Bug #52142 Deleting an MEM user doesn't prevent them from using an existing session
Submitted: 17 Mar 2010 14:46 Modified: 27 May 2010 13:13
Reporter: MC Brown Email Updates:
Status: Closed Impact on me:
None 
Category:MySQL Enterprise Monitor: Web Severity:S3 (Non-critical)
Version:2.2.0.1709 OS:Any
Assigned to: Josh Sled CPU Architecture:Any

[17 Mar 2010 14:46] MC Brown
Description:
If you create a user with rights to access the dashboard, let the user login, and then delete the user while that person is still logged in, they can continue to access MEM even though the user no longer exists. 

How to repeat:
1. Create a new user with access to MEM dashboard

2. Login in another browser/session with that user. 

3. Delete the user from MEM.

4. Continue to browse around as the now deleted, non-existent user. You can even continue to browse queries in QA.

Suggested fix:
Once a user has been deleted, any further access by that user should be prevented. 

From a security point of view, if I've deleted a user from the system, I expect their access to be immediately revoked.
[27 Apr 2010 9:38] Sveta Smirnova
Thank you for the report.

Verified as described, although this behavior is same as server, so can be considered as not a bug.
[27 Apr 2010 9:39] Sveta Smirnova
If considered as not a bug good to have it documented in MEM user manual.
[10 May 2010 16:11] Kevin Benton
Documented or not, it's a security flaw.  User permissions are stored in the server and deleting a user should immediately prevent the user from being able to do anything else whether or not that user has a session open.  Not doing that increases security risk.  A user with malicious intent that is deleted can still keep on messing things up.

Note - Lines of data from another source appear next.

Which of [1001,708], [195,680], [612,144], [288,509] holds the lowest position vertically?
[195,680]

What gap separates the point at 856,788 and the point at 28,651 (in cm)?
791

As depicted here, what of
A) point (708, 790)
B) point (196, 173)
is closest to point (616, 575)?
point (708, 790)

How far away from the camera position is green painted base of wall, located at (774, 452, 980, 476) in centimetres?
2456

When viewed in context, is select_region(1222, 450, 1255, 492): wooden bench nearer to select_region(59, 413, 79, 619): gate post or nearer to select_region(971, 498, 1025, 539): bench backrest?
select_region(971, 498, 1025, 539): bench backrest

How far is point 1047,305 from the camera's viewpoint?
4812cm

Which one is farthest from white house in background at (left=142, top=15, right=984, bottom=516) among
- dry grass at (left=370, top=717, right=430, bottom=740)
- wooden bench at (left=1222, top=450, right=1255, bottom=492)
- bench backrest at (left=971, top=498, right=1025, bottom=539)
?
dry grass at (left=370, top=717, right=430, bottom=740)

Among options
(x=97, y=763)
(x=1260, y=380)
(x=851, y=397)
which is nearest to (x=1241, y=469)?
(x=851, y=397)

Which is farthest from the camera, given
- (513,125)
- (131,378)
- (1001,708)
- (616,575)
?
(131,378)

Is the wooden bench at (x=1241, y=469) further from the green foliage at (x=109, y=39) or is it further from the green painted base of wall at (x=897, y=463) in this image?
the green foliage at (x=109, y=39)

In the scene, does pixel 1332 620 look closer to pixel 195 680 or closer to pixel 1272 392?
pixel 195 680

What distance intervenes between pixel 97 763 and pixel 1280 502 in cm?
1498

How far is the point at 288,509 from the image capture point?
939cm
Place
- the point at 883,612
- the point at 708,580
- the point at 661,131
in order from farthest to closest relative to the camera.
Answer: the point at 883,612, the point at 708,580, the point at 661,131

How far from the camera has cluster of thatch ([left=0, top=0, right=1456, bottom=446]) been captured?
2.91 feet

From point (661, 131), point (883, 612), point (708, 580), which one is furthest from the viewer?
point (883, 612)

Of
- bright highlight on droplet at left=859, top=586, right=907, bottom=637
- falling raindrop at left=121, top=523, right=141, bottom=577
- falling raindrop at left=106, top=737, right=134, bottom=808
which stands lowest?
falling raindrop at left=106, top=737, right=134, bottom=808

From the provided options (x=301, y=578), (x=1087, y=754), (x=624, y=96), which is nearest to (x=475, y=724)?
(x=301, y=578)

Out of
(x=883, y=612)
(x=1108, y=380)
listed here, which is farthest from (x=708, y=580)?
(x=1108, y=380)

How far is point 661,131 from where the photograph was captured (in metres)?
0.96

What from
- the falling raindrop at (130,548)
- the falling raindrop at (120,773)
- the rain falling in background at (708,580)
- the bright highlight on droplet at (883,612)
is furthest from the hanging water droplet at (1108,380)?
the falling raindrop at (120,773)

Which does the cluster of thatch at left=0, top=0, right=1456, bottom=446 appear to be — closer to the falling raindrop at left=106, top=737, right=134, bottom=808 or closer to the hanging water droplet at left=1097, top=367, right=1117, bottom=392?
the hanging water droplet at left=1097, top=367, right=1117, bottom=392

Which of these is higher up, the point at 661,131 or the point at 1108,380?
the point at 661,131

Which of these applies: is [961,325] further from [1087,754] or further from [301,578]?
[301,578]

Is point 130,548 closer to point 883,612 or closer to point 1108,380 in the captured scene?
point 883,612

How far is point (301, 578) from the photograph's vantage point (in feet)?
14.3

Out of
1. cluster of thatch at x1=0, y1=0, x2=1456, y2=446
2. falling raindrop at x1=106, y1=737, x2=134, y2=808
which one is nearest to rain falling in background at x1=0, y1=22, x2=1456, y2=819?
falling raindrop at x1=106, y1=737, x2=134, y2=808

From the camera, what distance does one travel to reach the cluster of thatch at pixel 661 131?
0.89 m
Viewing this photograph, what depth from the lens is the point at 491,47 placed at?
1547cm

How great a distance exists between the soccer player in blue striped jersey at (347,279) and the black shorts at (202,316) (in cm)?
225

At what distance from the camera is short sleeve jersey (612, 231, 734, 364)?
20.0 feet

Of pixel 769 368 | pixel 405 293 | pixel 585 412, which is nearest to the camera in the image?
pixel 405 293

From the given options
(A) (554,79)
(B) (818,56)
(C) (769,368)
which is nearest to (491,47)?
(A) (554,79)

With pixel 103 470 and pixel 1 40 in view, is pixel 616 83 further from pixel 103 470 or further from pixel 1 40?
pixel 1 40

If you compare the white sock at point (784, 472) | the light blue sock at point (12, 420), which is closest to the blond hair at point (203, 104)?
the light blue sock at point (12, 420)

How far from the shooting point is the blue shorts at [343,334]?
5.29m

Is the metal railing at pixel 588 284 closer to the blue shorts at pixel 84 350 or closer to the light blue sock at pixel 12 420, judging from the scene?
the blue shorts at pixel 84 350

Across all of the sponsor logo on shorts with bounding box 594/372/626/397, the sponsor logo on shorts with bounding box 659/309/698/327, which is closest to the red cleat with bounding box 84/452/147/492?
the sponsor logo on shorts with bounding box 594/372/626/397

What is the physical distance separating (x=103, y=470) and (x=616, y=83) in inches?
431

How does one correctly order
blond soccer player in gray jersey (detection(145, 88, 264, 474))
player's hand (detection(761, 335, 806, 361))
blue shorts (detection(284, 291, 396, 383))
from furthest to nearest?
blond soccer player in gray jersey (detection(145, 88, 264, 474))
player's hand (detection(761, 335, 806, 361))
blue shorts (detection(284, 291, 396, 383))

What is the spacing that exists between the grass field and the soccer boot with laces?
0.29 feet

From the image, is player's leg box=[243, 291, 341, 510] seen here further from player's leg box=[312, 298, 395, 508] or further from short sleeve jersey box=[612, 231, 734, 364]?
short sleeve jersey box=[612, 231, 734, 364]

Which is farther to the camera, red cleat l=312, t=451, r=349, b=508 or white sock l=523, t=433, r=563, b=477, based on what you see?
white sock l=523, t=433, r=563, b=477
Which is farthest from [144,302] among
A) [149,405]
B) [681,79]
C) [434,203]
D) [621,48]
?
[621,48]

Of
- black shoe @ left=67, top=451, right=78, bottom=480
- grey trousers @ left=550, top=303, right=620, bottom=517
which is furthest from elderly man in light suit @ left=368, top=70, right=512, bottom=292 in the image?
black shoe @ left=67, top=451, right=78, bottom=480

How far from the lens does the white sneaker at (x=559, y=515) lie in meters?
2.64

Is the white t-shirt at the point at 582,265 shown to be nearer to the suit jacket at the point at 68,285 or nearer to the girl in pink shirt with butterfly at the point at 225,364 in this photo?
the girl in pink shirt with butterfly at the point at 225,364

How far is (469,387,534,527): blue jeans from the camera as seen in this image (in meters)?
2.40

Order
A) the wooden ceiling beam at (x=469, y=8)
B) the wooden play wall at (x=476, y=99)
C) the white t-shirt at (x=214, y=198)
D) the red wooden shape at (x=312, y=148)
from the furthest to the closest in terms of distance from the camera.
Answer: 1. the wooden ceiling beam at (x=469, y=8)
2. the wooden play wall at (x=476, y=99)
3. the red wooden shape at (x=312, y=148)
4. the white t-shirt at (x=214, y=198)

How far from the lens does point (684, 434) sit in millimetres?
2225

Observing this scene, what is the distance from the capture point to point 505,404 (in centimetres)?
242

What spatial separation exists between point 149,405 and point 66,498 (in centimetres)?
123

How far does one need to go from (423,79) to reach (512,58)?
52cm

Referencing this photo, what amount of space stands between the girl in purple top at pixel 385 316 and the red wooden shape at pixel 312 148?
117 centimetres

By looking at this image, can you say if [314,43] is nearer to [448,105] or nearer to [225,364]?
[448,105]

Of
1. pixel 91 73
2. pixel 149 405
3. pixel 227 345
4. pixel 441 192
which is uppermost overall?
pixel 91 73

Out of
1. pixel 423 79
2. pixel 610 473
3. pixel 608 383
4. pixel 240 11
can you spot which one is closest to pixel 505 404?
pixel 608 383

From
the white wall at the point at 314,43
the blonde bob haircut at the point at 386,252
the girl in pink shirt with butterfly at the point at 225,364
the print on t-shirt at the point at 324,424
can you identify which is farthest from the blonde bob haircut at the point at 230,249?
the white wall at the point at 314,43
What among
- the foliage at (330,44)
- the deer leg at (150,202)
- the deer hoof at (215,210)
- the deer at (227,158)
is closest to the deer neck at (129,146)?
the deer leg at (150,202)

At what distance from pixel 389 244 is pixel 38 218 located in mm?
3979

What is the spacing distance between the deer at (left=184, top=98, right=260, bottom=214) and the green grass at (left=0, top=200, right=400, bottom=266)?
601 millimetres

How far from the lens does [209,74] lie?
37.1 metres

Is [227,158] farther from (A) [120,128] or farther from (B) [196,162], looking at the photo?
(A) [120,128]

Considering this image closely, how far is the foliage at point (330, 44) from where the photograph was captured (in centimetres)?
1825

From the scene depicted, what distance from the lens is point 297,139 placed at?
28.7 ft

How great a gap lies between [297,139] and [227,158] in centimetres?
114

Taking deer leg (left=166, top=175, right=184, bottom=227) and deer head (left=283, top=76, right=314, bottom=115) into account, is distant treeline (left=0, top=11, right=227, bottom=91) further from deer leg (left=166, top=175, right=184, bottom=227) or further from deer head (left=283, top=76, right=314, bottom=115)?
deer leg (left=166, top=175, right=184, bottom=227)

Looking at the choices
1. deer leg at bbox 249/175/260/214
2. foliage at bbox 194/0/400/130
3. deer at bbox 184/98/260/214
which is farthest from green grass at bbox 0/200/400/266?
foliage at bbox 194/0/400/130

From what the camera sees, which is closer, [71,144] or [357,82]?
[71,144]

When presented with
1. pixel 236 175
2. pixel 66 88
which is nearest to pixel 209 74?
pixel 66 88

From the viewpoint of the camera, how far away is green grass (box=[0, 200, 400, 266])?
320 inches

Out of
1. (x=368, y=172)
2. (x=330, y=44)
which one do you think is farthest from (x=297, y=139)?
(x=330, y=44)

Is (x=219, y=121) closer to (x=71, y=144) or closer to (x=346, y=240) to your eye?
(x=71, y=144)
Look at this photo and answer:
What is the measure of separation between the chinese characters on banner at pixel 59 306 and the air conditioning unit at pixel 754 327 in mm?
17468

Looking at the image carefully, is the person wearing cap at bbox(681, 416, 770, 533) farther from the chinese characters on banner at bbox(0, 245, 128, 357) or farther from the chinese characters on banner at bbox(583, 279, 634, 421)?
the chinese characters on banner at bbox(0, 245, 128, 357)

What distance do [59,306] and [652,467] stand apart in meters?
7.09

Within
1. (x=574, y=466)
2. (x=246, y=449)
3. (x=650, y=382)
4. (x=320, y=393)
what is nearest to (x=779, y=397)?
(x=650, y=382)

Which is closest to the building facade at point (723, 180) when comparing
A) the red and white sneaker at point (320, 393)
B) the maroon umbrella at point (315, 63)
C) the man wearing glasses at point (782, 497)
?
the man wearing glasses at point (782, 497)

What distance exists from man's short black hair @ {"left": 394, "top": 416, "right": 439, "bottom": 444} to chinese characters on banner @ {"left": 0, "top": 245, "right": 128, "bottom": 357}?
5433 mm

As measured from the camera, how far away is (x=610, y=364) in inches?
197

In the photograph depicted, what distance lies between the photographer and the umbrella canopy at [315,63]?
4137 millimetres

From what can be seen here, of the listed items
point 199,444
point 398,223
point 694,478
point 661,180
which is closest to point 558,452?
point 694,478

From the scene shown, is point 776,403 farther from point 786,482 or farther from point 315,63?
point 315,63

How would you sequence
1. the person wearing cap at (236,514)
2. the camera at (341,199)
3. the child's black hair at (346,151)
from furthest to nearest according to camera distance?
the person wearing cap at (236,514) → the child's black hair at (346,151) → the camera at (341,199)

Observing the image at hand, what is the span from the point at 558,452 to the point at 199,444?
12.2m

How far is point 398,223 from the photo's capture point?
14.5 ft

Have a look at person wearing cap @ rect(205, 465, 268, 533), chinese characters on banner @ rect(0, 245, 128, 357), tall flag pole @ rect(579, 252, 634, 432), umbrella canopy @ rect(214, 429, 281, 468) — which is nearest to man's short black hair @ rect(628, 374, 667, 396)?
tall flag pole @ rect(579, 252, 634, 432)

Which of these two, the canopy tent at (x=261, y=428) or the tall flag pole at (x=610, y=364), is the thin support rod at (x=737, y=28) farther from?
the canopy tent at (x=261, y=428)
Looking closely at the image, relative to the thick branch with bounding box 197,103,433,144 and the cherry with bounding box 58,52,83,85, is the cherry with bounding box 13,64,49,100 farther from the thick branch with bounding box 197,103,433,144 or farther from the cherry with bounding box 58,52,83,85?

The same is true in mysqld - any change to permissions should automatically flush any permissions cache and force any existing sessions to re-establish permissions immediately.

kbcmdba
[19 May 2010 19:03] Enterprise Tools JIRA Robot
Josh Sled writes: 
revno: 8081
revision-id: josh.sled@oracle.com-20100519190214-tsc6vx441mo5f92a
parent: josh.sled@oracle.com-20100519180823-ilayr4dvb5vnpj2w
committer: Josh Sled <josh.sled@oracle.com>
branch nick: 2.2
timestamp: Wed 2010-05-19 15:02:14 -0400
message:
  EM-4194: if the (db) user technically exists but is not active because they have been "deleted", treat that as the user not existing
[24 May 2010 16:46] Enterprise Tools JIRA Robot
Andy Bang writes: 
In build build 2.2.1.1721.
[24 May 2010 17:41] Enterprise Tools JIRA Robot
Marcos Palacios writes: 
Verified fixed in Monitor build 2.2.1.1721.
[27 May 2010 13:13] MC Brown
A note has been added to the 2.2.1 changelog: 

        Deleting a user while the user is currently logged in and                                                                                          
        using &merlin_client; would not prevent the user from                                                                                              
        continuing to use the &merlin_client;, even though the user no                                                                                     
        longer existed in the system.